■ **EXERCISE GOAL**
Exactly reproduce the lines from the one holding "Tell me how the" through the final line of the listing below, with both ends included and nothing else.

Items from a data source
## start

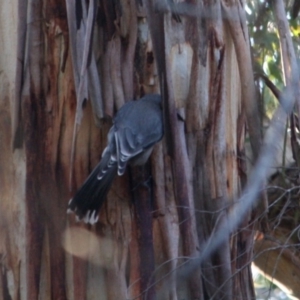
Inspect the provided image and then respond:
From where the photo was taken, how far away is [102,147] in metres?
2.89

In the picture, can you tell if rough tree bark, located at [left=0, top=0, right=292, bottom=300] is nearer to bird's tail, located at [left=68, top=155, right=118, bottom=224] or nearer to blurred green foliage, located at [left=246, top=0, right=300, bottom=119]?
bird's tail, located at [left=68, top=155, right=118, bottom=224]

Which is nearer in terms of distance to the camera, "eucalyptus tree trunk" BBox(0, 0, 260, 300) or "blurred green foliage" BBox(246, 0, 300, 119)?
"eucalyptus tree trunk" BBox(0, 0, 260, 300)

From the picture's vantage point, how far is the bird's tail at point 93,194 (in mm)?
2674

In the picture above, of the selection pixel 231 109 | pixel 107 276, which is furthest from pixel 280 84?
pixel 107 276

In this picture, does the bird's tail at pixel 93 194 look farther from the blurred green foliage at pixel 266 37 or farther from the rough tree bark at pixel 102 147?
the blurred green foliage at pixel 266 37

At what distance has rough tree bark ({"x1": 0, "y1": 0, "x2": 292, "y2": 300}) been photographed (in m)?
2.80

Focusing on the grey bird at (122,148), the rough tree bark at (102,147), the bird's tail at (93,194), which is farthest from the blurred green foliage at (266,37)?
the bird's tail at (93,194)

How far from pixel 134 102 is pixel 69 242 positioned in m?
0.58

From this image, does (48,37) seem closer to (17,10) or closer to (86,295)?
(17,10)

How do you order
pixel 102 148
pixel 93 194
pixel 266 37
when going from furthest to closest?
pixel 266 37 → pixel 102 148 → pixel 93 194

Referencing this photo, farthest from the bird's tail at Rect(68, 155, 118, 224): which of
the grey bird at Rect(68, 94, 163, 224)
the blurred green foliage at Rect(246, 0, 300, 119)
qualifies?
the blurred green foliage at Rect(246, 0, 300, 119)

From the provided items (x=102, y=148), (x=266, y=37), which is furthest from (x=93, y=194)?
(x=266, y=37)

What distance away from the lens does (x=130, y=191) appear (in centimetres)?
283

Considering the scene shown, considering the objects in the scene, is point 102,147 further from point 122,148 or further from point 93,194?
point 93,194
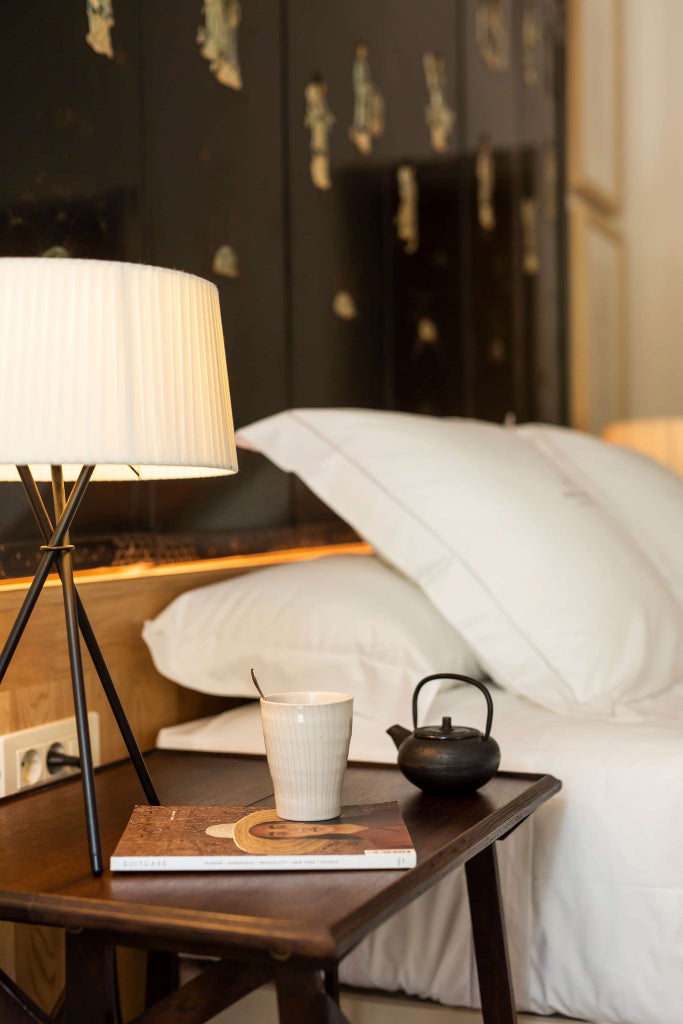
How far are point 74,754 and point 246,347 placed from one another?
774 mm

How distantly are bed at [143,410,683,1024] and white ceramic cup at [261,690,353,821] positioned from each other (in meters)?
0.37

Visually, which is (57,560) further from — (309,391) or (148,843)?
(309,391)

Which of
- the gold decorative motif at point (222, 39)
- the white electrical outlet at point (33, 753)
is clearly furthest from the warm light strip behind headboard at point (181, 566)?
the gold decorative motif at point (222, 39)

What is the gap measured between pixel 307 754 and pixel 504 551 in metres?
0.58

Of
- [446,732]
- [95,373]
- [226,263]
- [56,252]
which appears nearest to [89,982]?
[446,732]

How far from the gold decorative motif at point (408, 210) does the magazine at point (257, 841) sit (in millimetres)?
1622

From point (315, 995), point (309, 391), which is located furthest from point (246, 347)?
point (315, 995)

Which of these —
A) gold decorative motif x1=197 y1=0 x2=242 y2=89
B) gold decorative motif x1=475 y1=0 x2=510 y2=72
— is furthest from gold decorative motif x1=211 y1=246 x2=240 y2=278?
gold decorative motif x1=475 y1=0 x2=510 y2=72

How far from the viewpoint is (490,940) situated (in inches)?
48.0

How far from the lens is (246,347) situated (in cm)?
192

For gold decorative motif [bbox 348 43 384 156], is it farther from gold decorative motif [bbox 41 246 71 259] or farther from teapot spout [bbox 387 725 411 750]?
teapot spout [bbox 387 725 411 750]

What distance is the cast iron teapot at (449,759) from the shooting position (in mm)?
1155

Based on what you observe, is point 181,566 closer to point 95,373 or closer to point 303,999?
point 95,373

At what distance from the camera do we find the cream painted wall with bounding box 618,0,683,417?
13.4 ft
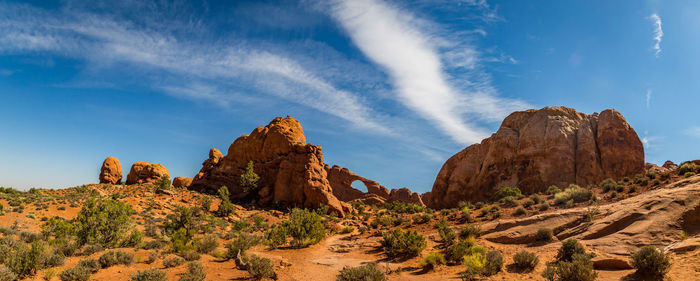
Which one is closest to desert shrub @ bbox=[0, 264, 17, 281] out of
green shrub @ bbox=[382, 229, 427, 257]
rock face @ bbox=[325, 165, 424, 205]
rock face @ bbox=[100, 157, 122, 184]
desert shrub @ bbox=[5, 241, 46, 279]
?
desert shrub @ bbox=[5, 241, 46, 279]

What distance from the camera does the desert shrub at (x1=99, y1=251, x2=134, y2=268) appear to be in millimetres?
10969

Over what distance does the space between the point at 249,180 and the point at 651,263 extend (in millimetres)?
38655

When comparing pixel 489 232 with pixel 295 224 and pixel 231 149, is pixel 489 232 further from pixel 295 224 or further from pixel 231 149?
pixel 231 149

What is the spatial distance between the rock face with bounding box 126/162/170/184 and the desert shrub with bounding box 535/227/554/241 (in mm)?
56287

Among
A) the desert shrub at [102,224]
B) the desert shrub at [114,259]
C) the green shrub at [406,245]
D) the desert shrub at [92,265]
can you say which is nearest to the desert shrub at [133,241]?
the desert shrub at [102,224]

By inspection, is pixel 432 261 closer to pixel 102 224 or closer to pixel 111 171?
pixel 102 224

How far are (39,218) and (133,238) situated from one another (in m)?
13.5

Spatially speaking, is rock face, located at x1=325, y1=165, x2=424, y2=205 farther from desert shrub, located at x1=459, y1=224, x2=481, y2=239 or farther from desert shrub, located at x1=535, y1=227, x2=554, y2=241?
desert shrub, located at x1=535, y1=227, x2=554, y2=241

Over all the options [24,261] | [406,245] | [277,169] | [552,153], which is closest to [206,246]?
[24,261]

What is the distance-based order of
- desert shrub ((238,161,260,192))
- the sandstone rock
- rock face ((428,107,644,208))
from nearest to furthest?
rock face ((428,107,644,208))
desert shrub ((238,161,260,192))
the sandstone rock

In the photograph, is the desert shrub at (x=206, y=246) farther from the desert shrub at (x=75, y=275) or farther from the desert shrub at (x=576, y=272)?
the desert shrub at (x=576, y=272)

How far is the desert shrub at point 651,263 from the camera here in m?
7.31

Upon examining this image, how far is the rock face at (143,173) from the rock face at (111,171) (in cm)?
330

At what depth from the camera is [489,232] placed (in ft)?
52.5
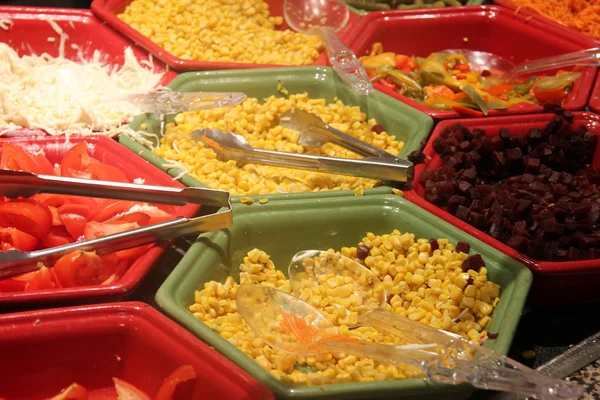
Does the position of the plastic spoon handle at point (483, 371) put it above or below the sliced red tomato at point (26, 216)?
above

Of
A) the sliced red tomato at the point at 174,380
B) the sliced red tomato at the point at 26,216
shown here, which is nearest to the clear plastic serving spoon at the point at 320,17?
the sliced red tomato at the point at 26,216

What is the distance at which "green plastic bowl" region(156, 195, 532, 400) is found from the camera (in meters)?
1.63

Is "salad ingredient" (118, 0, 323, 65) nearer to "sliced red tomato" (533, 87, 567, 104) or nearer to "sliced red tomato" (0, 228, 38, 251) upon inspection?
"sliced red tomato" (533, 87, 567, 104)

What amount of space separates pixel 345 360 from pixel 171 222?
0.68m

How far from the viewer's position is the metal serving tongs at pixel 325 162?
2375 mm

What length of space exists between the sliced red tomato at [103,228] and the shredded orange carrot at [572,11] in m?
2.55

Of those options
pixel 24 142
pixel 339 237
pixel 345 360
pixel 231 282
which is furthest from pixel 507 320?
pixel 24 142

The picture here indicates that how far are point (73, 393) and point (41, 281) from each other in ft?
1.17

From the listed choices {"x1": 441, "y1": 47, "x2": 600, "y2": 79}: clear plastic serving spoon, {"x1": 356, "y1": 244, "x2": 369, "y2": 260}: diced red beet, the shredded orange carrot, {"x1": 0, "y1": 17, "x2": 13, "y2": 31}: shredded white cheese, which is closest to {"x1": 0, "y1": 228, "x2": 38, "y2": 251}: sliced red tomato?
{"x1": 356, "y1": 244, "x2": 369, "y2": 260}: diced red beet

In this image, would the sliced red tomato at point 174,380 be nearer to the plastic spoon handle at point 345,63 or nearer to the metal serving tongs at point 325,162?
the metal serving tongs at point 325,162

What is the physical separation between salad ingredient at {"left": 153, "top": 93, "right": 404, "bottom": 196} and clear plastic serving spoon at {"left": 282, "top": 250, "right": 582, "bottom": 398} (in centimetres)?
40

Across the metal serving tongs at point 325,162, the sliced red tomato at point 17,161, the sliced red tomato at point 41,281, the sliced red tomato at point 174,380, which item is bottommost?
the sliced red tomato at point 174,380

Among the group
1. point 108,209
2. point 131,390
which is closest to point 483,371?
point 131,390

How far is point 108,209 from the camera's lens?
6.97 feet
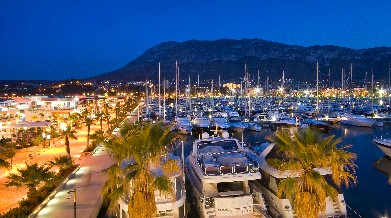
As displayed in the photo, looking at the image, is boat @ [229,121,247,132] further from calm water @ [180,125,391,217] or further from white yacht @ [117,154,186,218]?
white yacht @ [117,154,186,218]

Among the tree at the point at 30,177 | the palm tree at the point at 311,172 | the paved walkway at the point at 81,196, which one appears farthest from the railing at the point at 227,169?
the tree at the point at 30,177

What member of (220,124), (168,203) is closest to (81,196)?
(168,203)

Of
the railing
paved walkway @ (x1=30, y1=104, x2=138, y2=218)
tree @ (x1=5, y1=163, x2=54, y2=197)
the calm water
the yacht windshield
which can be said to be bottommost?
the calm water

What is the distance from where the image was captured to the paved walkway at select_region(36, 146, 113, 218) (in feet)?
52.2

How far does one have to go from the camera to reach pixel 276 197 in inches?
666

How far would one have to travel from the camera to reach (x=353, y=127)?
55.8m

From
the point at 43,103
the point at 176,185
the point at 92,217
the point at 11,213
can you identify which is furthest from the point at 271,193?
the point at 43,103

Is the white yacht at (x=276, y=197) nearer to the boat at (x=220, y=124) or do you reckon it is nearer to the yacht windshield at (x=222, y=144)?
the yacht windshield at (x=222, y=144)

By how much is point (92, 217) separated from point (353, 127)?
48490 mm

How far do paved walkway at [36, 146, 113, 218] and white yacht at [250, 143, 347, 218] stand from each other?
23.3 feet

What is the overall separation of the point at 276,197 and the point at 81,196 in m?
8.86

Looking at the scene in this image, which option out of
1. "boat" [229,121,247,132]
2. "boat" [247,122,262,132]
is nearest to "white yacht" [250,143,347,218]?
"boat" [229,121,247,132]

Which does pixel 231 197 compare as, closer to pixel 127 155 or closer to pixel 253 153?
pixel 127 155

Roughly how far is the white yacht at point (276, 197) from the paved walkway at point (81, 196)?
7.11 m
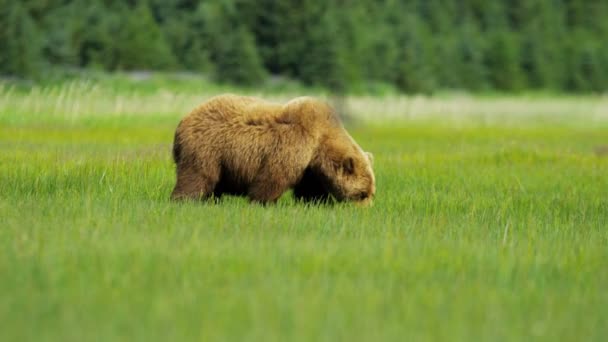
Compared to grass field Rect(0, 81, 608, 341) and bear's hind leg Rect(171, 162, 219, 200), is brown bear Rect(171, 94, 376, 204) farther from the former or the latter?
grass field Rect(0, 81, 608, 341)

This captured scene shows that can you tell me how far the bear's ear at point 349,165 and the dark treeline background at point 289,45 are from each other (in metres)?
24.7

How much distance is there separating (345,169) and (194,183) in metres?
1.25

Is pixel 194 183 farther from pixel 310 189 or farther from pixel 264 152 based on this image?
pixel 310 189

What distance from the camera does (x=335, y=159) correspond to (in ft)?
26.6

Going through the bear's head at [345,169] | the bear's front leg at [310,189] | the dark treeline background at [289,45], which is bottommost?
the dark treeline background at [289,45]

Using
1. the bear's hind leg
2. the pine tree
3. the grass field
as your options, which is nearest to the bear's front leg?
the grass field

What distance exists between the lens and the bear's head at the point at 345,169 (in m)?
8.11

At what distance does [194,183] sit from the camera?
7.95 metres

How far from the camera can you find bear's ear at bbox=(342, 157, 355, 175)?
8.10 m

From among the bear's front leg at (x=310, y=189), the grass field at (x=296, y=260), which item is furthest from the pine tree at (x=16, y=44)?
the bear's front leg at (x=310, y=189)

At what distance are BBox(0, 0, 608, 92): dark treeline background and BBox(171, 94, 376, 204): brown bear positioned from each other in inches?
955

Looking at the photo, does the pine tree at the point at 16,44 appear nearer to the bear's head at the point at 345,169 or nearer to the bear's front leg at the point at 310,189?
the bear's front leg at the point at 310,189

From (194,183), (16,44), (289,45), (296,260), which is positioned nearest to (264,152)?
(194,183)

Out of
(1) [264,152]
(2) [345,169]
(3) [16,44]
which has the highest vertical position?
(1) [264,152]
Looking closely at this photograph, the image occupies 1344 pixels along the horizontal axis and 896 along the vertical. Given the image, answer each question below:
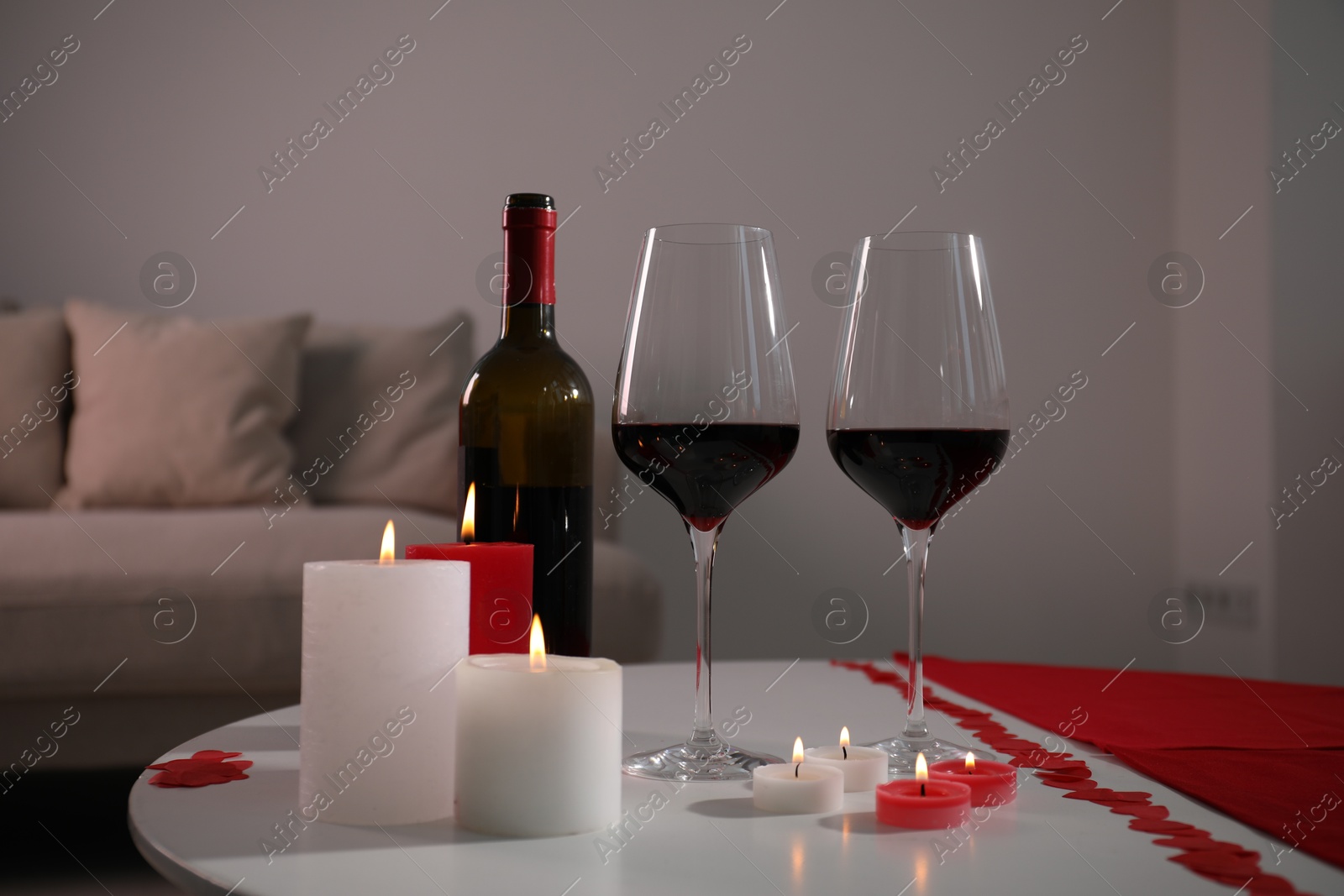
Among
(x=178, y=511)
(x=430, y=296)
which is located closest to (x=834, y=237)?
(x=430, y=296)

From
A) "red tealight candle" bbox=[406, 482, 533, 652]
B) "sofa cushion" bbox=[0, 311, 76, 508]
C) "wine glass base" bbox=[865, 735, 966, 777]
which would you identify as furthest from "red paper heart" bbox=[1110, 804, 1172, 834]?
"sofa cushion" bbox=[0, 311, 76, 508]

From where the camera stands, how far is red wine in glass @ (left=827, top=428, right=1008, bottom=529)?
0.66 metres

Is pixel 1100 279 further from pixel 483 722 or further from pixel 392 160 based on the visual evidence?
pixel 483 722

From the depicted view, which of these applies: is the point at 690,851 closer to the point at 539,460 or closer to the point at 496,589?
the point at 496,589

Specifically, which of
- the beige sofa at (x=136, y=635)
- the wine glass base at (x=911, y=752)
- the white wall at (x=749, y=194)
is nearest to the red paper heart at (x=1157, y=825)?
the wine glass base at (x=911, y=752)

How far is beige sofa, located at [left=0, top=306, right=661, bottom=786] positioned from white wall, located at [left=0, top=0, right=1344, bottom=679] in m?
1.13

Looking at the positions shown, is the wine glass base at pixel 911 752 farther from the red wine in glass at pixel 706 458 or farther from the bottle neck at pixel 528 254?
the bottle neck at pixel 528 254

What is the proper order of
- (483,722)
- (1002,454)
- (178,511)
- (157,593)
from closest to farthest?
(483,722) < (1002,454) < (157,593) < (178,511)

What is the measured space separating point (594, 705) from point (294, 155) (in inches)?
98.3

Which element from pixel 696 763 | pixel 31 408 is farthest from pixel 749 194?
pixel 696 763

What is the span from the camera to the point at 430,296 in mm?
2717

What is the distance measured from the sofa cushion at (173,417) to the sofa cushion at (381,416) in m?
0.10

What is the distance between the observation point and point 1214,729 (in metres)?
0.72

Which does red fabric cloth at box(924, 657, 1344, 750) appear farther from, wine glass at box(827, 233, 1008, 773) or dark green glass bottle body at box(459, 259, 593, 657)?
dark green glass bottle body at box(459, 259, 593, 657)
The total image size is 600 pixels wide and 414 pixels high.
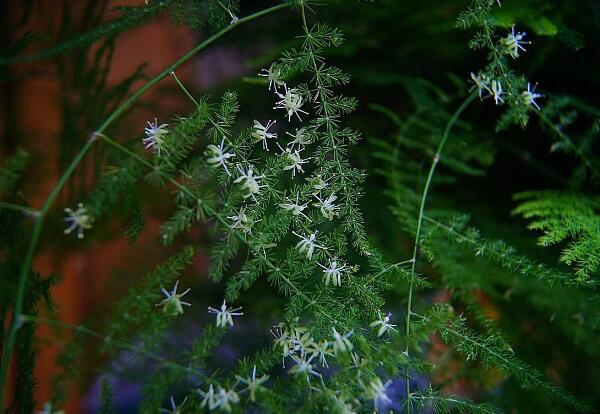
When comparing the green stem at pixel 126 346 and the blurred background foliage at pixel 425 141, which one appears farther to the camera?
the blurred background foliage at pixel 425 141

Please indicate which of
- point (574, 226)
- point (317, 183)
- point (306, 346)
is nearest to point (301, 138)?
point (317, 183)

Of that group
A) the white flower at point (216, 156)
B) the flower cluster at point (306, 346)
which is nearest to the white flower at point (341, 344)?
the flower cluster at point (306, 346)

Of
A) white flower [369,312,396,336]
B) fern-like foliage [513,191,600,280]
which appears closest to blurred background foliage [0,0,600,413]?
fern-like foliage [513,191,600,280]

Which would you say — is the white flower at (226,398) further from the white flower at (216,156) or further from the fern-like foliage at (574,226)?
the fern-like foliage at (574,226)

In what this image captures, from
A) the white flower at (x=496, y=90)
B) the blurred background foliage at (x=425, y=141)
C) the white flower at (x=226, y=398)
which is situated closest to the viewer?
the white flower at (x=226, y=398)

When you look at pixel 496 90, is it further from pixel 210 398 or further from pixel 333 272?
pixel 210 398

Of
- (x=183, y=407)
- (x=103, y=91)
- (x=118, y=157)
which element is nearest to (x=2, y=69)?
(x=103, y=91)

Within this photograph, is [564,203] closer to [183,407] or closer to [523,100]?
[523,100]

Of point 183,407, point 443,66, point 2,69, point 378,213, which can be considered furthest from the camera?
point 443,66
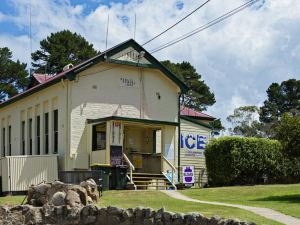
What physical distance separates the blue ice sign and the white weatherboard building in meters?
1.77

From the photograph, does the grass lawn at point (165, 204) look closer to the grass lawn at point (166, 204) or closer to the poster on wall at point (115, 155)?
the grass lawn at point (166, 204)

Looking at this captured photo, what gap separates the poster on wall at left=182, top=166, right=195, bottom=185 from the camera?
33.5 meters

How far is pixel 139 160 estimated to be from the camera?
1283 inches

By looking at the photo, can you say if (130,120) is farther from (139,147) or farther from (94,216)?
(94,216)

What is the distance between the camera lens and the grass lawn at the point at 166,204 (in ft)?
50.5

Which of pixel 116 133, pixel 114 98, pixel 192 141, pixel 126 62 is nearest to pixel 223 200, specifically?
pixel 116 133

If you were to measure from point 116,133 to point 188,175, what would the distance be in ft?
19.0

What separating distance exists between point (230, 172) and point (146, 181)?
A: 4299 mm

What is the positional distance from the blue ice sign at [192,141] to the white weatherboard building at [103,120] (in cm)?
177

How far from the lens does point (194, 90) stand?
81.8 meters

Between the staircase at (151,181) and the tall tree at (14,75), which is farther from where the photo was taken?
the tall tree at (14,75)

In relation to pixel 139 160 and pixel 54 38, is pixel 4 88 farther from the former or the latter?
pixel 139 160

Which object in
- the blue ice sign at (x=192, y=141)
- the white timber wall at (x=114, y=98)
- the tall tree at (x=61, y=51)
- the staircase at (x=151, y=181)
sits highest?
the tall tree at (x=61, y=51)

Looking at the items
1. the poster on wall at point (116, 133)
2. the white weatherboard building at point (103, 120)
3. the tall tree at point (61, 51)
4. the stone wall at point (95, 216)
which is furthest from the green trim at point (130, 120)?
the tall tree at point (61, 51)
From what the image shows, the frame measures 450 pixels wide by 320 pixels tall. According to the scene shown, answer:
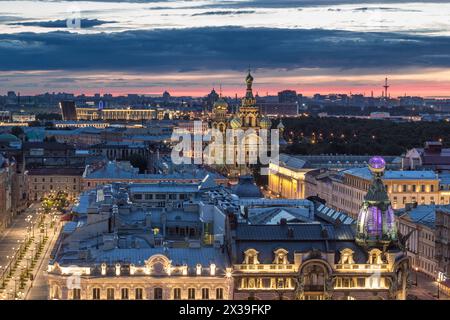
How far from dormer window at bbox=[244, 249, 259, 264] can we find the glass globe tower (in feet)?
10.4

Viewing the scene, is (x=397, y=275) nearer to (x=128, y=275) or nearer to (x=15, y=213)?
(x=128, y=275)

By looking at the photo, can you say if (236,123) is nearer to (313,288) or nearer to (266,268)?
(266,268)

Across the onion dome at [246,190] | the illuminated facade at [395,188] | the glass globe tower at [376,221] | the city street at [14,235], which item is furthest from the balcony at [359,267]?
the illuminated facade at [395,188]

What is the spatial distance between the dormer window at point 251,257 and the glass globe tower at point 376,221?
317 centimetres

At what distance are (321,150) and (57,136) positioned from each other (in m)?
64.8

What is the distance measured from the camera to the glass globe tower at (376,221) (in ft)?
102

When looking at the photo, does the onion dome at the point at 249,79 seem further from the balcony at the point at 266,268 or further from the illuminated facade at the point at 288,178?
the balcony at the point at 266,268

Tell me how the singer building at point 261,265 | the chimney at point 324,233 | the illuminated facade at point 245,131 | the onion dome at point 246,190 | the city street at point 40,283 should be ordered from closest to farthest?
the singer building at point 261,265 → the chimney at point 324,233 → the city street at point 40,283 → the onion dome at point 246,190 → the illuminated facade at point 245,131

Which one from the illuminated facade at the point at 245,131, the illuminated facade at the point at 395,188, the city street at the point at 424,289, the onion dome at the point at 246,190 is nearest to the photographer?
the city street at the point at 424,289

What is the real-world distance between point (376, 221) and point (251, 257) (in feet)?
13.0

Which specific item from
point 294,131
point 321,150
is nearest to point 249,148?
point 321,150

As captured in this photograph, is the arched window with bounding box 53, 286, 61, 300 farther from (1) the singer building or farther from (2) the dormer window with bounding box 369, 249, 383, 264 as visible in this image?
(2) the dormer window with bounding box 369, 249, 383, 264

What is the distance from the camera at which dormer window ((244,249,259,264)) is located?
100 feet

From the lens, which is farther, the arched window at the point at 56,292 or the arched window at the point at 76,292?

## end

■ **EXERCISE OUTPUT**
Tell me how the singer building at point 261,265 | the chimney at point 324,233 | the illuminated facade at point 245,131 | the onion dome at point 246,190 | the city street at point 40,283 should be ordered from closest to farthest?
the singer building at point 261,265 → the chimney at point 324,233 → the city street at point 40,283 → the onion dome at point 246,190 → the illuminated facade at point 245,131

Which one from the illuminated facade at the point at 245,131, the illuminated facade at the point at 395,188, the city street at the point at 424,289, the onion dome at the point at 246,190 is nearest to the photographer?
the city street at the point at 424,289

What is the real-world distance between point (376, 221) and point (251, 257) (in feet)?
13.0

Which specific item from
point 294,131
point 321,150
is nearest to point 249,148?
point 321,150

As captured in this photograph, is the arched window with bounding box 53, 286, 61, 300 farther from (1) the singer building or farther from (2) the dormer window with bounding box 369, 249, 383, 264 as visible in this image?
(2) the dormer window with bounding box 369, 249, 383, 264

What is the distance from the camera at which dormer window ((244,249,259,264)) is located?
100 feet

From the lens, which is farther, the arched window at the point at 56,292 or the arched window at the point at 76,292?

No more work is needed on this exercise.